En dehors de revivre en chaque jeune de la génération consciente et aujourd’hui « indignée », le Révolutionnaire vit toujours à travers sa pensée. Une vision riche et féconde qu’il ne faut jamais cesser de citer pour nourrir la conscience du peuple à l’approche d’échéances importantes et cruciales comme les élections générales de 2012 au Mali.  « La démocratie est le peuple avec toutes ses potentialités et sa force. Le bulletin de vote et un appareil électoral ne signifient pas, par eux-mêmes, qu’il existe une démocratie. Ceux qui organisent des élections de temps à autre, et ne se préoccupent du peuple qu’avant chaque acte électoral, n’ont pas un système réellement démocratique… On ne peut concevoir la démocratie sans que le pouvoir, sous toutes ses formes, soit remis entre les mains du peuple ; le pouvoir économique, militaire, politique, le pouvoir social et culturel », rappelait à juste titre Thomas Sankara dans une allocution prononcée à La Havane (Cuba) (août 1987) quelques semaines avant qu’il ne soit assassiné. Depuis l’avènement de la démocratie, les Maliens ne cessent de vivre ce pseudo démocratie avec la classe politique actuelle incapable de porter ses propres illusions à plus forte raison les attentes et rêves du peuple.

- **DONNÉES ENREGISTRÉES**
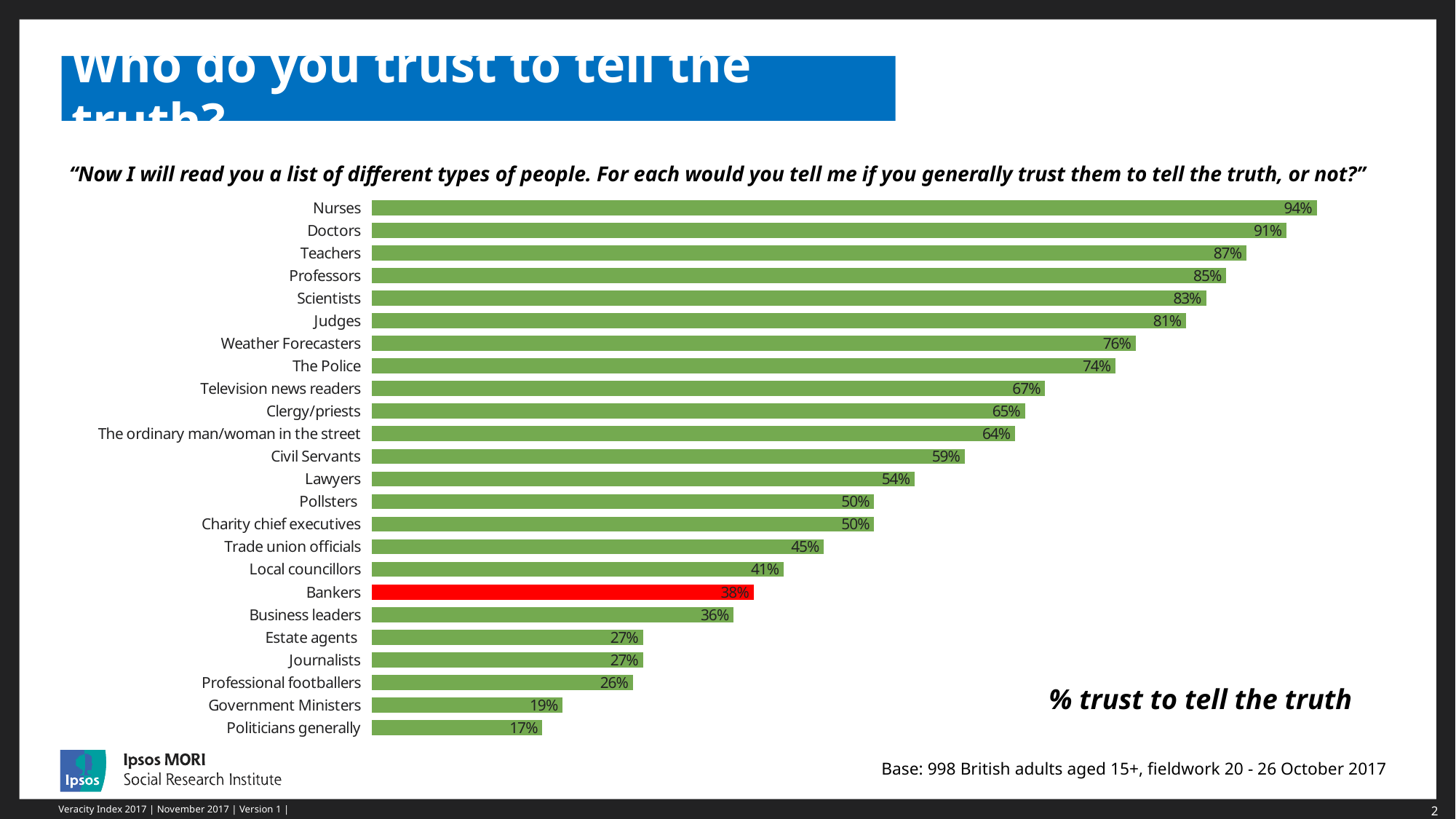
What percentage trust Weather Forecasters to tell the truth? 76% What percentage of people trust Nurses to tell the truth? 94% What percentage trust Professional footballers to tell the truth? 26% Which has a higher value, Lawyers or Civil Servants? Civil Servants How many categories are shown in the chart? 24 What is the difference between the values for Government Ministers and Politicians generally? 2% What is the value shown for Bankers? 38% What is the difference between the values for Doctors and Journalists? 64% Which category has the highest percentage of trust? Nurses What type of chart is shown on the slide? Bar chart Which bar is coloured red rather than green? Bankers Which category has the lowest percentage of trust? Politicians generally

- **TÂCHE**
Pour chacune des affirmations suivantes, dites par oui ou par non si elle concorde avec le texte, puis citez textuellement les mots qui permettent de trancher. (a) Thomas Sankara a prononcé l’allocution citée à La Havane en août 1987. (b) D’après la citation, le bulletin de vote suffit à lui seul à établir qu’une démocratie existe. (c) Le texte évoque des élections générales au Mali en 2012.

- **VOTRE RÉPONSE**
(a) Oui : « dans une allocution prononcée à La Havane (Cuba) (août 1987) ».
(b) Non : « Le bulletin de vote et un appareil électoral ne signifient pas, par eux-mêmes, qu’il existe une démocratie ».
(c) Oui : « comme les élections générales de 2012 au Mali ».